Gli assicuratori ricattati «Non dormivamo più»

Ieri le testimonianze di Walter Scolaro e del figlio dopo il rogo della villa nel 2012 Intimidazioni “mafiose”: allusioni su scioglimenti nell’acido e piloni di cemento

Un clima di intimidazioni in stile “mafioso” quello descritto ieri in aula dagli assicuratori pordenonesi Walter e Luca Scolaro nel processo sui presunti ricatti ai danni degli stessi Scolaro, padre e figlio, ai quali era anche stata incendiata la villa nel dicembre 2012. I legami con Cosa nostra, di fatto, erano solo millantati allo scopo – secondo l’accusa – di estorcere denaro, ma in quel periodo gli Scolaro non potevano saperlo. Tanto più che poi era stato appiccato il rogo alla villa.

Comprensibile, allora, lo stato di ansia costante descritto ieri nell’udienza, cominciata alle 10 e terminata pochi minuti prima delle 19, con esame e controesame davanti al collegio giudicante presieduto da Iuri De Biasi (a latere Giorgio Cozzarini e Rodolfo Piccin), con il pm Giorgio Milillo che aveva firmato l’inchiesta di competenza della Direzione distrettuale antimafia.
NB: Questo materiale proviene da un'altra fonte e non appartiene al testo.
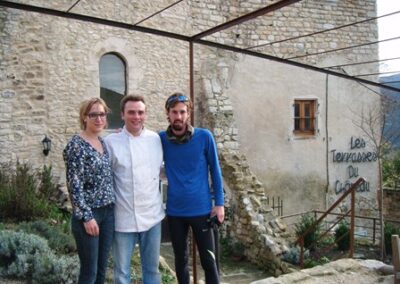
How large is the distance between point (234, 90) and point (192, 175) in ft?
22.1

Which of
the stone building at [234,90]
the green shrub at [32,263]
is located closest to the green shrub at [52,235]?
the green shrub at [32,263]

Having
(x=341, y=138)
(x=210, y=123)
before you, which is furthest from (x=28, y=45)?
(x=341, y=138)

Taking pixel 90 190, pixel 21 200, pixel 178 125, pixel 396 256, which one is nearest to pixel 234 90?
pixel 21 200

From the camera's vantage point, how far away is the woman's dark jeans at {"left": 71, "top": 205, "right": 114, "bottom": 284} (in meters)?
2.82

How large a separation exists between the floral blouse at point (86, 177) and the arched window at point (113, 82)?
5316mm

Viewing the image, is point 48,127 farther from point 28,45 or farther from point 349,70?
point 349,70

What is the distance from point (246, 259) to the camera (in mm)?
8234

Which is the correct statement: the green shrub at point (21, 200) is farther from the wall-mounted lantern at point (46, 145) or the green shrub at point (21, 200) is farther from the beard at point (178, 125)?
the beard at point (178, 125)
Gli Scolaro si sono costituiti parte civile con gli avvocati Bruno e Antonio Malattia. «Noi non avevamo mai avuto problemi economici, abbiamo sempre fatto la nostra vita da onesti cittadini. Con questa vicenda ci abbiamo rimesso la salute – è il concetto espresso in aula da Walter Scolaro –. Non si dormiva più e anche mia moglie ha cominciato ad avere problemi di salute». Luca ha parlato di un clima di continua pressione, soprattutto da parte del calabrese Salvatore Bitonti, condannato con l’abbreviato a 6 anni dal Gup, lo scorso luglio, per concorso in estorsione aggravata dal metodo mafioso (il gup aveva condannato anche il croato Alfonso Parise e il cosentino Saverio Iemmello, rispettivamente a 4 anni e 8 mesi e a 4 anni). Una messinscena in cui non mancavano allusioni alla figura di “Enzo il siciliano”, sedicente mafioso di Corleone (in realtà “interpretato” da Vincenzo Centineo, uno degli imputati), e su pratiche che nell’immaginario popolare sono attribuite a Cosa Nostra come i cadaveri sciolti nell’acido o fatti sparire nei piloni di cemento.
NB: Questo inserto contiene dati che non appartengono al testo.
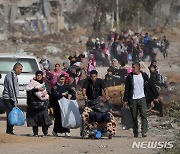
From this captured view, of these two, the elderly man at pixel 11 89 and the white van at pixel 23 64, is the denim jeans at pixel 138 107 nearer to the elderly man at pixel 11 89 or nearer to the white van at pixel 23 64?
the elderly man at pixel 11 89

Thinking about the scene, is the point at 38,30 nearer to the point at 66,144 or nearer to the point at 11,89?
the point at 11,89

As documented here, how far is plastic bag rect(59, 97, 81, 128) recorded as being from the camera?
1565 cm

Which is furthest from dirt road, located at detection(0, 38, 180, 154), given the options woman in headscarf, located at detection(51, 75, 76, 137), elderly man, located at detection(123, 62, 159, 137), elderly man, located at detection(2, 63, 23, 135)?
elderly man, located at detection(2, 63, 23, 135)

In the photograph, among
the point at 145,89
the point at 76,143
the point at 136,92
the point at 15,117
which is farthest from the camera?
the point at 145,89

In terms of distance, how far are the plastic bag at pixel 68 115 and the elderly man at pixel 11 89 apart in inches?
35.4

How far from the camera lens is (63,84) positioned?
15.6m

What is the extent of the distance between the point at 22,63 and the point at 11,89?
5.54 metres

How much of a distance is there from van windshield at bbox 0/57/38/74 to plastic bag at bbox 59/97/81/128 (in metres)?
5.27

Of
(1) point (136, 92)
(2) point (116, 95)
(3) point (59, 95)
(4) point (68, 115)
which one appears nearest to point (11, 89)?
(3) point (59, 95)

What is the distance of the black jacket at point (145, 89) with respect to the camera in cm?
1556

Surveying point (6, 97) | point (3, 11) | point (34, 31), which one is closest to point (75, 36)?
point (34, 31)

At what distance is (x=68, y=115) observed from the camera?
51.4 feet

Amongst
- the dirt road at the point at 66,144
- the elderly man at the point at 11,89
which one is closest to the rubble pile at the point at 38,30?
the elderly man at the point at 11,89

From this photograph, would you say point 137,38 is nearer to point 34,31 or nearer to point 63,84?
point 34,31
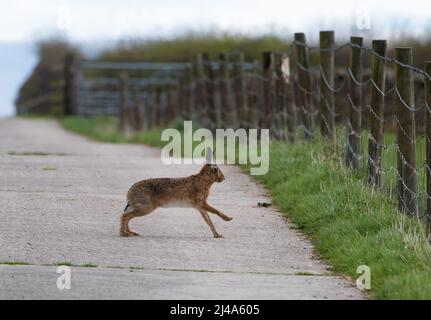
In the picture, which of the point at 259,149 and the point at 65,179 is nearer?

Oltre a Centineo, siciliano di Salgareda, sono imputati davanti al tribunale di Pordenone l’imprenditore sacilese Raimondo Lucchese, Pietro Ferraro, calabrese residente a Marcon, ed Emanuele Merenda, collaboratore di giustizia siciliano detenuto a Bologna, che devono rispondere di tentata estorsione e dell’’incendio. Quinto imputato è Mario Tironi, sedicente uomo d’affari di origine macedone, che deve rispondere del furto di 500 mila euro. Ieri si è parlato anche del ruolo di Tironi, che secondo quanto emerso in aula si presentava come “Francesco”, ex console croato con passaporto emesso dall’Ordine di Malta. Proprio Tironi ha un ruolo centrale nell’innescare la vicenda. Lucchese gli aveva consegnato 500 mila euro: Tironi doveva cambiare le banconote da 500 in tagli più piccoli. L’imprenditore, però, aveva ricevuto in cambio solo 30 mila euro veri e, per il resto, banconote fasulle. Intanto Tironi era sparito. Secondo la ricostruzione della Procura gli assicuratori avevano presentato Bitonti all’imprenditore per aiutarlo a localizzare Tironi. Ma le ricerche non erano arrivate a buon fine. A quel punto, secondo il capo di imputazione, Bitonti, in concorso con l’imprenditore e altri tre imputati aveva tentato di costringere gli assicuratori a dare 300 mila euro. Agli Scolaro era stato fatto credere che parte del denaro perso dall’imprenditore apparteneva a clan mafiosi e che Cosa nostra avrebbero ritenuto gli assicuratori responsabili della perdita. Nella prossima udienza, il 16 maggio, a parlare sarà Merenda.